Aim of the task. In the photobook review, how many copies make up the special edition of the book?

Document passage.

****************************************

Mariken Wessels, Taking Off. Henry My Neighbor

JTF (just the facts): Published in 2015 by Art Paper Editions (here). Softcover, 330 pages, with hundreds of black and white and color reproductions. Aside from a short epilogue by the artist, there are no essays or texts included. In an edition of 1000. A special edition of the book (in an edition of 25) includes posters, prints, and other ephemera in a custom-printed wooden box (here). (Cover and spread shots below.)

Comments/Context: As archival investigation and reuse become increasingly popular strategies for contemporary photographers, the diversity of approaches being employed is starting to spread out. While many artists are simply using found imagery (either analog or digital) as available raw material for their own unrelated projects, others are staying much closer to the archive itself, attempting to piece together incomplete narratives or to reengage with lost stories that are buried amid the pictures. Reconstructions like these are built with the framework of the actual archival material, but then sequenced and presented in ways that highlight the artist’s vision – since we can never know the truth of the matter, we see the artist’s particular work as a kind of interpretative history, as one of many possible versions of what actually happened.

Mariken Wessels’ challenging new photobook gets inside the married lives of a seemingly ordinary middle aged couple (Martha and Henry), only to discover a rotting core of obsession that drives them apart and ultimately leads the husband further downward into his own convoluted compulsions. As organized by Wessels, their disturbing story probes our worst imaginings of the private secrets of our neighbors, those who seemed so normal in public but who were actually leading double lives.

After a handful of ominous scene-setting family photos, Henry takes out his camera and starts to make a few pictures of Martha in the bedroom. Martha isn’t noticeably beautiful, so these images (displayed in contact sheet like grids) initially feel like the intimate photos of supportive willing participants – she takes off her top, poses gamely, holds up her breasts, and lies back seductively while Henry snaps away incessantly. As the session goes on, her face betrays a sense of boredom and weariness; whatever anticipatory sexiness filled the air at the beginning has long ago disappeared.

****************************************

Records from a collection

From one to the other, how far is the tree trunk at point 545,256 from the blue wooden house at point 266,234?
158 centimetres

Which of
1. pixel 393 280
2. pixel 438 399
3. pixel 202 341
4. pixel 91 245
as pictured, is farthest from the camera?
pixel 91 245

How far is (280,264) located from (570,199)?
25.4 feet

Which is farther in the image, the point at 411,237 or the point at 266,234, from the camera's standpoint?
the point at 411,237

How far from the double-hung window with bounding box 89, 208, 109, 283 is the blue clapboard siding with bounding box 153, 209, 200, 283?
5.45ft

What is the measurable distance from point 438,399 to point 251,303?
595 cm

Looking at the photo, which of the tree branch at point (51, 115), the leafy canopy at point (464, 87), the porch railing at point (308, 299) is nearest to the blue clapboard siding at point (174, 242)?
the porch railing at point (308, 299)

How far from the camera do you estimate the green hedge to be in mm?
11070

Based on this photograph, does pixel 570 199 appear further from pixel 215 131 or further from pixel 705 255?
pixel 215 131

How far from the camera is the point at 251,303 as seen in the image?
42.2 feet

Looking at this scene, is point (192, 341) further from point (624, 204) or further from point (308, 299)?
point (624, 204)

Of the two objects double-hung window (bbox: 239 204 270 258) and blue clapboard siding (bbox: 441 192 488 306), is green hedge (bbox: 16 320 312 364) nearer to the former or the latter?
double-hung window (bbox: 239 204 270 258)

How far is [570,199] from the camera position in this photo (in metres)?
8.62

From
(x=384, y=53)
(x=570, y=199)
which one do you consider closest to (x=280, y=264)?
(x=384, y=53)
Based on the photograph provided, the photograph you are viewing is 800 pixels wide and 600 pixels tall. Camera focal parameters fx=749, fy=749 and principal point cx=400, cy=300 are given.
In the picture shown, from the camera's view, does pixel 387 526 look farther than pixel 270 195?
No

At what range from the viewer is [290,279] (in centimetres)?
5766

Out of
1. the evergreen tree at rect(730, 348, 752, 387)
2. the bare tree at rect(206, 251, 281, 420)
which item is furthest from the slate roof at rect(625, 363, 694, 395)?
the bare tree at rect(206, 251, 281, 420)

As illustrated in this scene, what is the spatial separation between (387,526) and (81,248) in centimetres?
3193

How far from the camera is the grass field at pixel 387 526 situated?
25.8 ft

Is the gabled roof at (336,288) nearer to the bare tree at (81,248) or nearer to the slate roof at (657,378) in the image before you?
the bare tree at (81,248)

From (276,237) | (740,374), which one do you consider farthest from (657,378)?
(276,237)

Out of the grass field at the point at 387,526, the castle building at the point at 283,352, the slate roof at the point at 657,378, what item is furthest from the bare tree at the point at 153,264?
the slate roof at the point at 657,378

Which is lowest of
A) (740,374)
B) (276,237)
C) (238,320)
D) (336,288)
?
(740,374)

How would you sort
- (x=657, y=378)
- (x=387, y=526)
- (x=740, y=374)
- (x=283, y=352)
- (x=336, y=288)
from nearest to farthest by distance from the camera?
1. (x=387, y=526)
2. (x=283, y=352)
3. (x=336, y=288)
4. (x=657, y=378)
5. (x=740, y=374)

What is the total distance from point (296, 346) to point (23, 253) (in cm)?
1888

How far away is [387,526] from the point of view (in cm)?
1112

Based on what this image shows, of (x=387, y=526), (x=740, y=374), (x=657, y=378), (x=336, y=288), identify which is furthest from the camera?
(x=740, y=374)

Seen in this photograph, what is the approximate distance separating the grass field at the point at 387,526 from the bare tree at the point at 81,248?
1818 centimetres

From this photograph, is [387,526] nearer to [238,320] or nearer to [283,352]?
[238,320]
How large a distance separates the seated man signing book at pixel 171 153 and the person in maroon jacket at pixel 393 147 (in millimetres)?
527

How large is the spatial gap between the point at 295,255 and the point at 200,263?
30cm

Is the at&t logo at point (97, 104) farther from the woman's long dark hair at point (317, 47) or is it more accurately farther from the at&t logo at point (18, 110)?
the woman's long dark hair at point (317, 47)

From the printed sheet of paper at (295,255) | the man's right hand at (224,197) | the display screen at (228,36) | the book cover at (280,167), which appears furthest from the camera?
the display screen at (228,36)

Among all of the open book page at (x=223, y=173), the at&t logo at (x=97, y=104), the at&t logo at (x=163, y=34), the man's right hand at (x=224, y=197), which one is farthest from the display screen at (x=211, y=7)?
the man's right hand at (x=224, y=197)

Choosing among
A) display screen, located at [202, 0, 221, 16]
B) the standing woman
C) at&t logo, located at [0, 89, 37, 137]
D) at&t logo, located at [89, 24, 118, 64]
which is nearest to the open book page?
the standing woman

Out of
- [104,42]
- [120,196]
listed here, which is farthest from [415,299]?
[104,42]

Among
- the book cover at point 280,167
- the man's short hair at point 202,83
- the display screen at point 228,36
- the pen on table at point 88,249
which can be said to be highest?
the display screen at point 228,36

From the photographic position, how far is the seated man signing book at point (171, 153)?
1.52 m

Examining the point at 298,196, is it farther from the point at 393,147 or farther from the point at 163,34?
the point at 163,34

****************************************

Worked answer. 25